The past 10 hours took a turn I did not anticipate and one I would never - for the world - trade.
The plan all along had been to arrive, take a day to market-immerse ourselves, walk the streets, eat traditionally and just "be". Day 2 was to be our Makeda visitation day. Day 3 would be the pick-up day. Day 4 would be a lay low and hang out/attach day, ending with a rockin' 28 hr flight home. Do I know how to have a good time or what.
Yesterday went as planned. Sweet dresses, coffee out the wazoo, scarves, and t-shirts were ticked off the agenda.
Today we hit the bank (I was hoping a donation run mirroring last time would take place), were picked up by our MoT Rep and then taken to our Power of Attourney's office. That visit and the signing of one sweet simple document took a whopping 3 minutes - okay, maybe 4. Then it was off to the orphanage to meet with the sweetest girl in the world.
We arrived maybe around 10:20am. A few moments later she was brought in and handed to me. She didn't fuss, cry, make a face. There was a lot of wide-eyed "assessing the situation" going on, but truthfully, in minutes we were blessed to have a smile and coo. (And the coo was the most vocal she got...all day.)
I held her and we played, made faces, talked, drank coffee, and took gazillions (yes that many) of photos. I then fed her lunch.
The kid eats like a truck driver.
She's petite - has a sweet belly, average arms, and teeny legs which most certainly need some exercise and beefing up.
It was at that time, as I tried to follow the cues of a child - our child - I had known for slightly less than two hours that I made the decision.
After her lunch feeding (man can she pack it back!) my Dad and I had the privilege of taking the orphanage director to purchase a month's worth of food - thanks to the gifts (again !) of so many kind and generous friends. We really do know some of the best people in the world and are honest to goodness privileged to call you friends.
As we had left the orphanage initially for the food purchasing, my Dad turned back and asked the orphanage director (E) if there was anything else the orphanage needed in the way of equipment. The answer was a TV for the children in the classroom and it took minutes - not even - to confirm to her that this would be part of the afternoon's purchase list. She was pleased. The TV she used to have in the classroom, she had to take to the orphanage in Harar. So, she replaced the one at the Addis branch with her personal one - the quality of which was not nearly as good as the one that went to Harar. The children had been quite disappointed that this happened but with not a penny to spare, she had no choice. So, she made a personal sacrifice - this, by the way is likely the least of her personal sacrifices.

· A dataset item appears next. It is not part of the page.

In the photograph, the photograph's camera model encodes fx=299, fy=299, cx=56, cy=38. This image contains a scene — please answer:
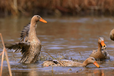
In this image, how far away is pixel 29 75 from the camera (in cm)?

While you may be thinking: really? Do the children really need a TV? Doesn't it just rot your brain? My answer would be "need"...maybe they don't need a TV. But their english is awesome and I can certainly attribute some of that to the colloquial english they would hear while watching Bob or Thomas. So yes, a TV is of benefit to them. And a good TV even more so.
After about 3 hours of food purchasing (we were on Africa time, let's not forget!) we had spent about 2/3 of the financial donations. We had been gifted with the same dollar amount as our last trip so that was a lot of food and supplies and a lot of time!!! We then made the trek back in the van (and on some of those roads it felt like a serious trek!) to the orphanage. On the way back I turned to the director and asked what she was planning to purchase with the rest of the money after we had dropped of the supplies which currently filled the van.
She told me she would see how much the TV cost once we dropped the food off at the orphanage. If the TV cost more than the money we had remaining, she would buy only formula. If the ticket price of a new TV fell within the amount of birr we had left, she would purchase the TV.
I turned to her.
Another miscommunication...not unlike the first.
No, E. We want to purchase the TV in addition from the donations!!
The excitement which emanated her both verbally and physically was incredible.
And so we bought a whack of formula and a brand spankin' new television for many of the most polite, well mannered, thankful (they said it over and over!) children this Mama has ever had the privilege of meeting.
We returned to the orphanage and were blessed with yet another traditional meal. I love eating at the orphanage - it's like a good home cooked meal. It beats a restaurant any day of the week.
Throughout the day we came to know (and perhaps understand) E and her mission on a much deeper level. I cannot express the heart this woman has. Her dedication and passion is unparalleled. Many would quit, claim defeat, turn the other way.
We will never know all she has given up for the children of Ethiopia and I don't feel this is a platform on which I can share the part of her story which we learned. But I tell you this: today, I stood with, walked along side, and spent time in the presence of one of the most amazing people I will ever meet.
Of this, I am certain.
We finished our meal.
And then the day ended...
...with my walking down to Makeda's room...
...the infant room...
...picking her up...
...holding her in my arms...
...and getting in the van.
She was ours.
She is ours.
Forever. Here. With. Me. In. My. Presence. Tonight.
She is in the bedroom beside me.
She fell asleep on our way back to the guest house in my arms.
She is beautiful.
She is ours.
September 21, 2011: Makeda's Gotcha Day.